Its amazing how one problem leads to another in research. I was asked by my advisor to design modular mimics of heparan sulfate (HS), a glycosaminoglycan that is involved in binding several different proteins in our body. The end goal was to be able to mimic a given sequence of a HS molecule with a non-sugar molecule resulting in a cost-effective and easily synthesizable therapeutic agent. In trying to achieve this goal, I came across a more fundamental problem.

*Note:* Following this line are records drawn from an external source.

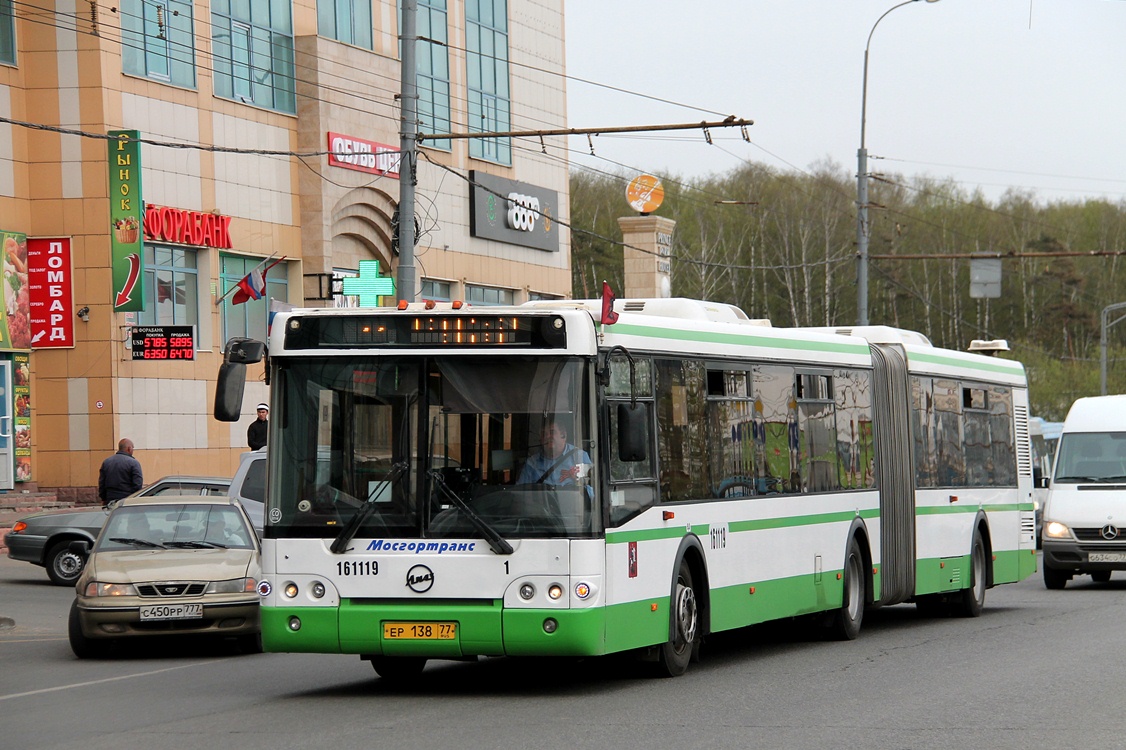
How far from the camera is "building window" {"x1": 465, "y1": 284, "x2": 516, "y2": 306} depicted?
43.4 metres

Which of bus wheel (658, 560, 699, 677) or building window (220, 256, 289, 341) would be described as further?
building window (220, 256, 289, 341)

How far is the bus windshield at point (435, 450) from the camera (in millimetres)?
11047

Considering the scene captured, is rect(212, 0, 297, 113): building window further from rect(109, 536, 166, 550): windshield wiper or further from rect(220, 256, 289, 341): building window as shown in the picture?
rect(109, 536, 166, 550): windshield wiper

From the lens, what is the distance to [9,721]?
10852 mm

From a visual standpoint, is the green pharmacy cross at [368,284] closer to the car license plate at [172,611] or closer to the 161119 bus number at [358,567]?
the car license plate at [172,611]

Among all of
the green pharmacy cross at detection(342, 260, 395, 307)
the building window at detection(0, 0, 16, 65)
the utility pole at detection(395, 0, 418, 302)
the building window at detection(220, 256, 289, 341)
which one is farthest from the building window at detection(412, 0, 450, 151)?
the utility pole at detection(395, 0, 418, 302)

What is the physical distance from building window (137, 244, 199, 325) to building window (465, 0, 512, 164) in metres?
11.5

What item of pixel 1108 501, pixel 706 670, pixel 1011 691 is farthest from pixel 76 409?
pixel 1011 691

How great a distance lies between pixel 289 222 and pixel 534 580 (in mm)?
26135

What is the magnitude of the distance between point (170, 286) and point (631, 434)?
23166 millimetres

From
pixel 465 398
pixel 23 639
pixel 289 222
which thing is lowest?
pixel 23 639

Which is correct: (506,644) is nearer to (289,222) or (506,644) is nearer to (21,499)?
(21,499)

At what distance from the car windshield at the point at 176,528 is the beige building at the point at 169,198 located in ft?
38.1

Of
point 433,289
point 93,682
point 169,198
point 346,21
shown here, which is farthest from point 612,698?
point 433,289
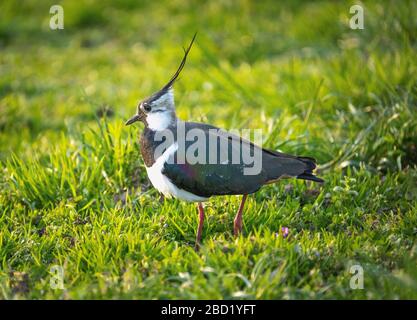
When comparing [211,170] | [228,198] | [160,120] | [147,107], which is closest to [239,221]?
[211,170]

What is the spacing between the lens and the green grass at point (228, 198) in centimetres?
329

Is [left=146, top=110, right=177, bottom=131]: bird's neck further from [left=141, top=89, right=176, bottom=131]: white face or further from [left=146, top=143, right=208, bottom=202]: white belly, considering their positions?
[left=146, top=143, right=208, bottom=202]: white belly

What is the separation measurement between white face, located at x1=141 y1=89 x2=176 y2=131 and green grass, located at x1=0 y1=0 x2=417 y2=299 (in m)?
0.54

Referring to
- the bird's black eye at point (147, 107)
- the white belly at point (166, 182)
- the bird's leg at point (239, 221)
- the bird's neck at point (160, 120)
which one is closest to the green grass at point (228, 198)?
the bird's leg at point (239, 221)

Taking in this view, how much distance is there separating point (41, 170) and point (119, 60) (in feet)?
11.1

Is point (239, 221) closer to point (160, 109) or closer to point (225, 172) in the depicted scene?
point (225, 172)

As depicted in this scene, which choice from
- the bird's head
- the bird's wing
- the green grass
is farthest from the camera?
the bird's head

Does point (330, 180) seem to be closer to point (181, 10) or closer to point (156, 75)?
point (156, 75)

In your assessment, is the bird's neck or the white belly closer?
the white belly

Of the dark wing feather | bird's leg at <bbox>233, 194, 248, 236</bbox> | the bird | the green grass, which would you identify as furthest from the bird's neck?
bird's leg at <bbox>233, 194, 248, 236</bbox>

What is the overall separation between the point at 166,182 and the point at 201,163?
0.23 m

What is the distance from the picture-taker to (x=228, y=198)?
4141mm

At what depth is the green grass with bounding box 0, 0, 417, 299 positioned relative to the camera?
329 cm

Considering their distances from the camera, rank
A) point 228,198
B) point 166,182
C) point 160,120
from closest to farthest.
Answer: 1. point 166,182
2. point 160,120
3. point 228,198
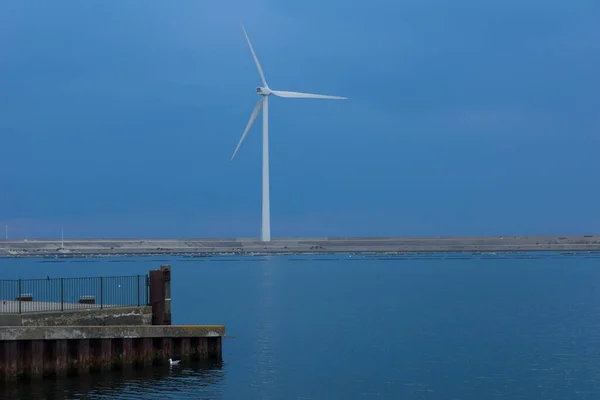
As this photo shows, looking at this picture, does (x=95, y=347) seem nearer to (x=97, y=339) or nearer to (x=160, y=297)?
(x=97, y=339)

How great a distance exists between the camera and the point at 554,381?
43750 mm

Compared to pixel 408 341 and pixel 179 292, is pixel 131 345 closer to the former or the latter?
pixel 408 341

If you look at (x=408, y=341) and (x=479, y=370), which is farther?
(x=408, y=341)

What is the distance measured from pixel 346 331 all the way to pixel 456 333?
7.98 meters

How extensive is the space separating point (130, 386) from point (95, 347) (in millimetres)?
2660

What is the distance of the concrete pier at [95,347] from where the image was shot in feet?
126

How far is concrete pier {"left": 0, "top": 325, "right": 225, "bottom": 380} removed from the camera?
38500 mm

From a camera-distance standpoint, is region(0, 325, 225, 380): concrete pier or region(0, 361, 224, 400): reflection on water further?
region(0, 325, 225, 380): concrete pier

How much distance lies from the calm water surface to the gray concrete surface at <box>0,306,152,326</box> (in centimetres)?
279

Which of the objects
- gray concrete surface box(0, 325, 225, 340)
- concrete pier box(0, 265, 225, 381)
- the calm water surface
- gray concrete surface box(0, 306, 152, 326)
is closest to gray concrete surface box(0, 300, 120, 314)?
concrete pier box(0, 265, 225, 381)

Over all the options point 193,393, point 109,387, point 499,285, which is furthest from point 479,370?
point 499,285

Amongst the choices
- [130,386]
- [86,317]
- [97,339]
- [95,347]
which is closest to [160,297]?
[86,317]

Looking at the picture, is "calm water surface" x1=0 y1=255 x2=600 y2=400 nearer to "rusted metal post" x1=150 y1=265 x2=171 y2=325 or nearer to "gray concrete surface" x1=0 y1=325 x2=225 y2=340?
"gray concrete surface" x1=0 y1=325 x2=225 y2=340

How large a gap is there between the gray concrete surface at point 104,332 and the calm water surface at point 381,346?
172 centimetres
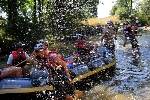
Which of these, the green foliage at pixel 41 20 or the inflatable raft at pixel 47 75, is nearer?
the inflatable raft at pixel 47 75

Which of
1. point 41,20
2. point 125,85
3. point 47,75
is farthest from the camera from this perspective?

The “Glycosaminoglycan Problem”
HS, in principle, is made of 48 different disaccharides although only 23 have been identified to date. Even with 23 disaccharides, 23 х 23 х 23 = 12,167 different hexasacharide structures are possible, which is highly significant in the biological realm of ligand-mediated modulation of protein function. Variability in these 12,167 molecules results from different sulfate group arrangements, different uronic acid structures, different uronic acid conformers, and different glycosidic bond torsions. What is not known is 1) how many of these structures are important in vivo?, 2) How diverse are they really, i.e. do small changes in structure (e.g. deletion of a single sulfate group) cause significant differences in protein binding?
From a medicinal chemistry perspective, it would be a great challenge to target a given glycosaminoglycan-binding protein by engineering a specific HS sequence. Such a sequence need not be physiologically relevant but would certainly be therapeutically valuable. Thus, in an effort to design modular mimics of HS, I found myself digging deep into the glycosaminoglycan literature trying to understand and define the concept of glycosaminoglycan-sequence specificity!